SET TASK: Locate the line containing "Considering this visual, of" in the entries below, then retype it and every later line exactly, leaving out pictures.

★ ★ ★ ★ ★ ★ ★

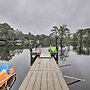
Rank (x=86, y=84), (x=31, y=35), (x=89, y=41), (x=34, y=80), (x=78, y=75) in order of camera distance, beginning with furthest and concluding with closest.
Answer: (x=31, y=35) → (x=89, y=41) → (x=78, y=75) → (x=86, y=84) → (x=34, y=80)

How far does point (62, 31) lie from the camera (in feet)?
404

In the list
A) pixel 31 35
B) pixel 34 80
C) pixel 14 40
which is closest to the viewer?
pixel 34 80

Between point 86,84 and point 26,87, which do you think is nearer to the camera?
point 26,87

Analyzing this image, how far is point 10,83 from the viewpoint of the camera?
19016mm

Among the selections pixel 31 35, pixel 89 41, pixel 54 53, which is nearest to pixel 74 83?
pixel 54 53

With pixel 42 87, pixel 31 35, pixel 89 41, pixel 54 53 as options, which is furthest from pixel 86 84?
pixel 31 35

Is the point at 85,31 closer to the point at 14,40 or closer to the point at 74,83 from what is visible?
the point at 14,40

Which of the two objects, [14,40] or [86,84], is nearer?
[86,84]

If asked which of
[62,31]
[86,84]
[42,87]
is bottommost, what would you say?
[86,84]

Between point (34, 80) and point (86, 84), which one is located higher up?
point (34, 80)

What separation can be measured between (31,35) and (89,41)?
239 ft

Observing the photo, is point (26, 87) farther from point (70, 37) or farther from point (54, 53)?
point (70, 37)

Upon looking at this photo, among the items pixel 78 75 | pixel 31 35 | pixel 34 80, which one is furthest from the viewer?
pixel 31 35

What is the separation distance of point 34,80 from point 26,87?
181cm
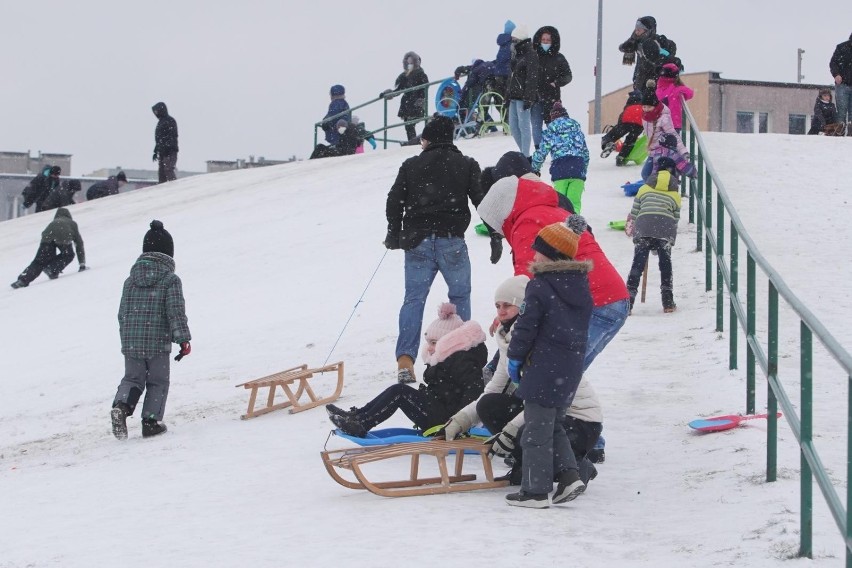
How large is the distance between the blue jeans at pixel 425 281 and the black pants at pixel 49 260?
979cm

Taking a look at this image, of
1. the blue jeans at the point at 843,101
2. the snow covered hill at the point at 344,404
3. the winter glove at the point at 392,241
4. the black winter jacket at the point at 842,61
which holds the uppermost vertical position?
the black winter jacket at the point at 842,61

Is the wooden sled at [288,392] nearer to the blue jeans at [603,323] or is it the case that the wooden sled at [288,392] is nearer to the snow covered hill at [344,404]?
the snow covered hill at [344,404]

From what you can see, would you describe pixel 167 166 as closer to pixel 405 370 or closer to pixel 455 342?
pixel 405 370

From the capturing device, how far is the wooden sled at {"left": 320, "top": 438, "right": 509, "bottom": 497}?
18.5ft

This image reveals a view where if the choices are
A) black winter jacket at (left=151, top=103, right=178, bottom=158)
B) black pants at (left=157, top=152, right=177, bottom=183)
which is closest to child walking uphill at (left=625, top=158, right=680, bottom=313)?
black winter jacket at (left=151, top=103, right=178, bottom=158)

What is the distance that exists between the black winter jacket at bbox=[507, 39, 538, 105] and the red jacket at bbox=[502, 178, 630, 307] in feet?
30.4

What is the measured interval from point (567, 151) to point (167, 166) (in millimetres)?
14758

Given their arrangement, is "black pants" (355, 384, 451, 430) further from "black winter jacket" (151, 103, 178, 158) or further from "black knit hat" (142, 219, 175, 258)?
"black winter jacket" (151, 103, 178, 158)

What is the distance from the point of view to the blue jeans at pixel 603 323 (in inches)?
233

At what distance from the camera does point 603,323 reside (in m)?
5.92

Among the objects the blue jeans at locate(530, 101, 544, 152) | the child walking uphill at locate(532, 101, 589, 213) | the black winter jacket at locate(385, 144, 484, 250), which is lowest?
the black winter jacket at locate(385, 144, 484, 250)

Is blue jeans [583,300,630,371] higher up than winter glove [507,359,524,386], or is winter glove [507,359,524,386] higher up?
blue jeans [583,300,630,371]

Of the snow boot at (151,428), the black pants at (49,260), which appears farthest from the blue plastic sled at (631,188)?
the snow boot at (151,428)

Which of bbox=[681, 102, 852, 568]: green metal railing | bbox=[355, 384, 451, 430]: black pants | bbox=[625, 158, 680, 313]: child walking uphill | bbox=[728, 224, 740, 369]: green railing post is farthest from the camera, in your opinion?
bbox=[625, 158, 680, 313]: child walking uphill
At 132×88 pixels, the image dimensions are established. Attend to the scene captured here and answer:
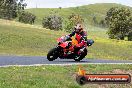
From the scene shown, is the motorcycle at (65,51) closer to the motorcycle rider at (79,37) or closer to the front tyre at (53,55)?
the front tyre at (53,55)

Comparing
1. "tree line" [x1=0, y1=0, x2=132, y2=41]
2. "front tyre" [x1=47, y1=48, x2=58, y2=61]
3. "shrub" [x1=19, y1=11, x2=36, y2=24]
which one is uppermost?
"front tyre" [x1=47, y1=48, x2=58, y2=61]

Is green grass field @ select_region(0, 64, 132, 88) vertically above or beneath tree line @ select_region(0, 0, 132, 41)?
above

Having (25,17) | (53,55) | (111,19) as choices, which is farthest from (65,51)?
(25,17)

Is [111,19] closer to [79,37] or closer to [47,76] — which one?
[79,37]

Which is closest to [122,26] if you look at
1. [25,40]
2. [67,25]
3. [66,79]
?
[67,25]

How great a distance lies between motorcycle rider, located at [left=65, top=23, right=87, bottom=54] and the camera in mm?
21672

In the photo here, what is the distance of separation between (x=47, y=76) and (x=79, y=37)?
22.1ft

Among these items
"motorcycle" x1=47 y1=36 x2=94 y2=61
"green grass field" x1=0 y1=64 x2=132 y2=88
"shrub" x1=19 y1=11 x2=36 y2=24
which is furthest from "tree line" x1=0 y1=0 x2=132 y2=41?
"green grass field" x1=0 y1=64 x2=132 y2=88

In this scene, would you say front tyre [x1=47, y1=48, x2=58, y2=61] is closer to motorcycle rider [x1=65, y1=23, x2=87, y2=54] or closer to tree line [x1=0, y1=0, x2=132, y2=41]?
motorcycle rider [x1=65, y1=23, x2=87, y2=54]

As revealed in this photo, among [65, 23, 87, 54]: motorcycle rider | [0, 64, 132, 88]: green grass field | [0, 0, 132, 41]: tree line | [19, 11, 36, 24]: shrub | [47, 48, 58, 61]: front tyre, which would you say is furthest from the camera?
[19, 11, 36, 24]: shrub

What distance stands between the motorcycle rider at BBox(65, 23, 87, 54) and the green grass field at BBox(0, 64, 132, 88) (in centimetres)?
287

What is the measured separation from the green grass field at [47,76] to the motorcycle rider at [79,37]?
287 centimetres

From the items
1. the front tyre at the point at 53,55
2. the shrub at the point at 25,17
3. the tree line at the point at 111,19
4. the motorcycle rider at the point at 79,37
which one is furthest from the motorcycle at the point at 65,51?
the shrub at the point at 25,17

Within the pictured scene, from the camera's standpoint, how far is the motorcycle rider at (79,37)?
853 inches
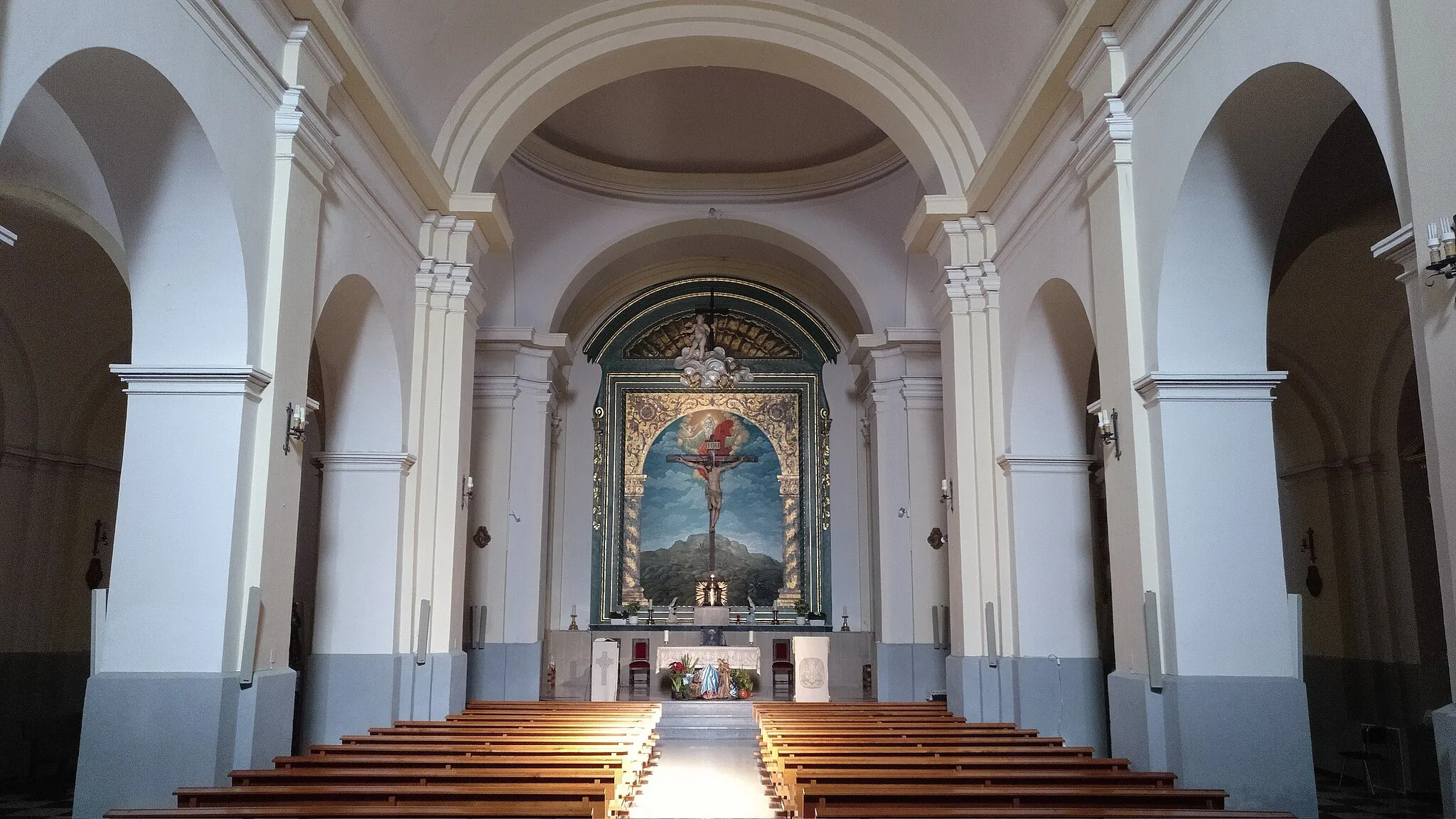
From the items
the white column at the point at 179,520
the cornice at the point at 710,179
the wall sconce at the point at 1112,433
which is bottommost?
the white column at the point at 179,520

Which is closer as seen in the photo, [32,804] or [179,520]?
[179,520]

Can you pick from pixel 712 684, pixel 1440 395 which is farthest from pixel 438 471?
pixel 1440 395

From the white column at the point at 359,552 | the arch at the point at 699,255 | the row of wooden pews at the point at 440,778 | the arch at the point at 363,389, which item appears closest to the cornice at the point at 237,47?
the arch at the point at 363,389

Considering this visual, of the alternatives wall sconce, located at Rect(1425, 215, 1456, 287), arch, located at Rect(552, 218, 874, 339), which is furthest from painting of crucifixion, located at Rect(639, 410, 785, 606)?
wall sconce, located at Rect(1425, 215, 1456, 287)

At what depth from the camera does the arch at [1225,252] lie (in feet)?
18.8

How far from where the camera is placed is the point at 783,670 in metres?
15.2

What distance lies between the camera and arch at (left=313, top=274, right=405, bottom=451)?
8.77 meters

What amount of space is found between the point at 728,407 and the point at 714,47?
8.05 meters

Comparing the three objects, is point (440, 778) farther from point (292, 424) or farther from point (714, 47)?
point (714, 47)

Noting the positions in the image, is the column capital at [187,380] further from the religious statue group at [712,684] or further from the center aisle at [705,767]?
the religious statue group at [712,684]

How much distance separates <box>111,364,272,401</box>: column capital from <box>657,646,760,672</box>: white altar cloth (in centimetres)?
864

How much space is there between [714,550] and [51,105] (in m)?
11.6

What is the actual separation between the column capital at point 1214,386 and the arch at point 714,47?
13.4 ft

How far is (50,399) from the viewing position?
11.1 m
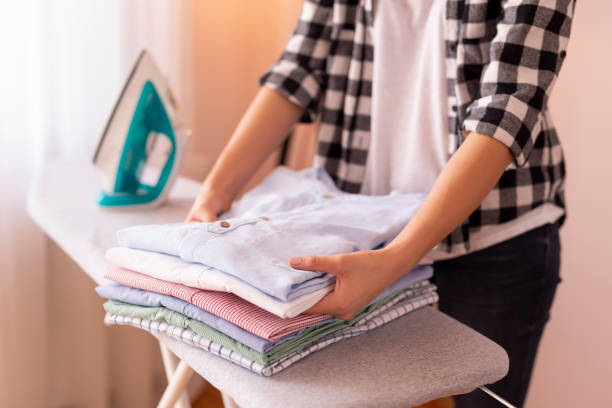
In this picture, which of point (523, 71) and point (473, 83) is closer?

★ ★ ★ ★ ★ ★ ★

RESPONSE TO THE EXERCISE:
Considering this visual, of the alternatives wall sconce, located at Rect(1425, 215, 1456, 287), arch, located at Rect(552, 218, 874, 339), which is furthest from painting of crucifixion, located at Rect(639, 410, 785, 606)?
wall sconce, located at Rect(1425, 215, 1456, 287)

At what depth from the camera does the arch at [1225,252] lie (in feet)?
18.8

How far from where the camera is placed is the point at 783,670 in metres?
15.2

What distance lies between the camera and arch at (left=313, top=274, right=405, bottom=451)?
8.77 meters

What amount of space is found between the point at 728,407 and the point at 714,47?
8.05 meters

Comparing the three objects, is point (440, 778) farther from point (292, 424) or farther from point (714, 47)?
point (714, 47)

Noting the positions in the image, is the column capital at [187,380] further from the religious statue group at [712,684] or further from the center aisle at [705,767]?
the religious statue group at [712,684]

How much distance separates <box>111,364,272,401</box>: column capital from <box>657,646,760,672</box>: white altar cloth (in centimetres)?
864

How much space is there between [714,550] and [51,105] (in m)?
11.6

What is the actual separation between the column capital at point 1214,386 and the arch at point 714,47?
13.4 ft

How far is (50,399) from the viewing position?
11.1 m
In this picture, which of point (523, 71) and point (473, 83) is closer?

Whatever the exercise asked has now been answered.